Davz (à gauche) en compagnie de Lukas Zpiras.
Un des pères de la modification corporelle de passage à Victoriaville
Lukas Zpira, un des pères de la modification corporelle était de passage à Victoriaville la semaine dernière. C'est à l'invitation de Davz, un tatoueur désormais installé ici, qu'il est venu dans son studio et pratiqué quelques modifications corporelles sur des gens du coin.
Il s'agit d'un art très particulier que le Français d'origine a su développer au fil des ans. Ayant débuté comme perceur, il s'est ensuite tourné vers la scarification (création de cicatrices sur la peau) puis vers la pose d'implants sous-cutanés ou transdermiques.
Aujourd'hui, sa renommée dans le domaine n'est plus à faire et il parcourt le monde autant pour enseigner son art que pour le pratiquer. «Au début, en scarification, je faisais des motifs assez simples. Il s'agit, ni plus ni moins, que de travailler la peau en surface», explique-t-il.
Ainsi, selon la profondeur des entailles, la cicatrice sera plus ou moins gonflée, donc plus ou moins visible.
Pour ce qui est des implants, différentes formes et motifs peuvent être insérés sous la peau pour créer des formes particulières. Tubes, boules ou étoiles peuvent servir à modifier l'apparence.
«Les modifications permettent de créer autre chose, de sortir de la convention. Aujourd'hui, la chirurgie est super acceptée, qu'il s'agit de chirurgie plastique ou autre. Ça crée des hybridations», explique Lukas.
Les implants, comme le tatouage, permet tout simplement de modifier l'image, mais en trois dimensions.
Davz lui-même a profité de la présence de Lukas pour se faire implanter quelques billes de teflon dans l'avant-bras, avec un résultat assez impressionnant.
De ces modifications corporelles, Lukas a fait un art de vivre. Il porte lui-même de nombreux perçages de même que des implants transdermiques, sur la tête notamment.
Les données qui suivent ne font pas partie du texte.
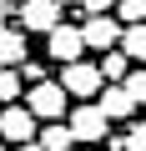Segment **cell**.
I'll use <instances>...</instances> for the list:
<instances>
[{"label":"cell","instance_id":"1","mask_svg":"<svg viewBox=\"0 0 146 151\" xmlns=\"http://www.w3.org/2000/svg\"><path fill=\"white\" fill-rule=\"evenodd\" d=\"M60 86L70 91V101H96L101 91H106V70H101V60H70V65H60Z\"/></svg>","mask_w":146,"mask_h":151},{"label":"cell","instance_id":"2","mask_svg":"<svg viewBox=\"0 0 146 151\" xmlns=\"http://www.w3.org/2000/svg\"><path fill=\"white\" fill-rule=\"evenodd\" d=\"M25 106H30L40 121H65V116H70V91H65L60 81H35V86L25 91Z\"/></svg>","mask_w":146,"mask_h":151},{"label":"cell","instance_id":"3","mask_svg":"<svg viewBox=\"0 0 146 151\" xmlns=\"http://www.w3.org/2000/svg\"><path fill=\"white\" fill-rule=\"evenodd\" d=\"M65 121H70V131H76V141H106L111 136V116L101 111V101H76Z\"/></svg>","mask_w":146,"mask_h":151},{"label":"cell","instance_id":"4","mask_svg":"<svg viewBox=\"0 0 146 151\" xmlns=\"http://www.w3.org/2000/svg\"><path fill=\"white\" fill-rule=\"evenodd\" d=\"M40 136V116L30 111V106H0V141H10V146H20V141H35Z\"/></svg>","mask_w":146,"mask_h":151},{"label":"cell","instance_id":"5","mask_svg":"<svg viewBox=\"0 0 146 151\" xmlns=\"http://www.w3.org/2000/svg\"><path fill=\"white\" fill-rule=\"evenodd\" d=\"M81 35H86V50H116L121 35H126V20L111 15V10H101V15H86Z\"/></svg>","mask_w":146,"mask_h":151},{"label":"cell","instance_id":"6","mask_svg":"<svg viewBox=\"0 0 146 151\" xmlns=\"http://www.w3.org/2000/svg\"><path fill=\"white\" fill-rule=\"evenodd\" d=\"M45 55L55 60V65H70V60H81L86 55V35H81V25H55L50 35H45Z\"/></svg>","mask_w":146,"mask_h":151},{"label":"cell","instance_id":"7","mask_svg":"<svg viewBox=\"0 0 146 151\" xmlns=\"http://www.w3.org/2000/svg\"><path fill=\"white\" fill-rule=\"evenodd\" d=\"M60 25V0H20V30L30 35H50Z\"/></svg>","mask_w":146,"mask_h":151},{"label":"cell","instance_id":"8","mask_svg":"<svg viewBox=\"0 0 146 151\" xmlns=\"http://www.w3.org/2000/svg\"><path fill=\"white\" fill-rule=\"evenodd\" d=\"M96 101H101V111H106L111 121H126V116H136V96L126 91V81H106V91H101Z\"/></svg>","mask_w":146,"mask_h":151},{"label":"cell","instance_id":"9","mask_svg":"<svg viewBox=\"0 0 146 151\" xmlns=\"http://www.w3.org/2000/svg\"><path fill=\"white\" fill-rule=\"evenodd\" d=\"M25 50H30V45H25V30H20V25H0V65H15V70H20V65L30 60Z\"/></svg>","mask_w":146,"mask_h":151},{"label":"cell","instance_id":"10","mask_svg":"<svg viewBox=\"0 0 146 151\" xmlns=\"http://www.w3.org/2000/svg\"><path fill=\"white\" fill-rule=\"evenodd\" d=\"M40 146H45V151H70V146H76L70 121H45V126H40Z\"/></svg>","mask_w":146,"mask_h":151},{"label":"cell","instance_id":"11","mask_svg":"<svg viewBox=\"0 0 146 151\" xmlns=\"http://www.w3.org/2000/svg\"><path fill=\"white\" fill-rule=\"evenodd\" d=\"M131 65H136V60H131L121 45H116V50H101V70H106V81H126Z\"/></svg>","mask_w":146,"mask_h":151},{"label":"cell","instance_id":"12","mask_svg":"<svg viewBox=\"0 0 146 151\" xmlns=\"http://www.w3.org/2000/svg\"><path fill=\"white\" fill-rule=\"evenodd\" d=\"M121 50H126L136 65H146V25H126V35H121Z\"/></svg>","mask_w":146,"mask_h":151},{"label":"cell","instance_id":"13","mask_svg":"<svg viewBox=\"0 0 146 151\" xmlns=\"http://www.w3.org/2000/svg\"><path fill=\"white\" fill-rule=\"evenodd\" d=\"M15 101H20V70L0 65V106H15Z\"/></svg>","mask_w":146,"mask_h":151},{"label":"cell","instance_id":"14","mask_svg":"<svg viewBox=\"0 0 146 151\" xmlns=\"http://www.w3.org/2000/svg\"><path fill=\"white\" fill-rule=\"evenodd\" d=\"M116 15H121L126 25H146V0H121Z\"/></svg>","mask_w":146,"mask_h":151},{"label":"cell","instance_id":"15","mask_svg":"<svg viewBox=\"0 0 146 151\" xmlns=\"http://www.w3.org/2000/svg\"><path fill=\"white\" fill-rule=\"evenodd\" d=\"M126 91L136 96V106H146V65H136V70L126 76Z\"/></svg>","mask_w":146,"mask_h":151},{"label":"cell","instance_id":"16","mask_svg":"<svg viewBox=\"0 0 146 151\" xmlns=\"http://www.w3.org/2000/svg\"><path fill=\"white\" fill-rule=\"evenodd\" d=\"M126 151H146V121H131V131H126Z\"/></svg>","mask_w":146,"mask_h":151},{"label":"cell","instance_id":"17","mask_svg":"<svg viewBox=\"0 0 146 151\" xmlns=\"http://www.w3.org/2000/svg\"><path fill=\"white\" fill-rule=\"evenodd\" d=\"M76 5H81L86 15H101V10H116V5H121V0H76Z\"/></svg>","mask_w":146,"mask_h":151},{"label":"cell","instance_id":"18","mask_svg":"<svg viewBox=\"0 0 146 151\" xmlns=\"http://www.w3.org/2000/svg\"><path fill=\"white\" fill-rule=\"evenodd\" d=\"M15 151H45V146H40V136H35V141H20Z\"/></svg>","mask_w":146,"mask_h":151},{"label":"cell","instance_id":"19","mask_svg":"<svg viewBox=\"0 0 146 151\" xmlns=\"http://www.w3.org/2000/svg\"><path fill=\"white\" fill-rule=\"evenodd\" d=\"M0 151H15V146H10V141H0Z\"/></svg>","mask_w":146,"mask_h":151},{"label":"cell","instance_id":"20","mask_svg":"<svg viewBox=\"0 0 146 151\" xmlns=\"http://www.w3.org/2000/svg\"><path fill=\"white\" fill-rule=\"evenodd\" d=\"M0 25H5V5H0Z\"/></svg>","mask_w":146,"mask_h":151}]
</instances>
«Je voudrais conceptualiser mon travail. L'humain va évoluer et finir par être hybridé. Ma démarche est d'annoncer les possibilités qui arriveront. Et ce qui m'embête le plus dans tout cela c'est qu'une norme va se créer, ce qui va faire en sorte qu'on n'aura pas le choix», insiste-t-il.
Lorsqu'il a débuté le perçage, cela se voulait une démarche personnelle. Mais les questions d'identité, de devenir ont rapidement pris une place importante dans son travail et aujourd'hui, il échange avec des anthropologues sur l'avenir de son travail et vers où l'humain s'en va.
«La science-fiction est sur le point de nous rattraper», annonce-t-il.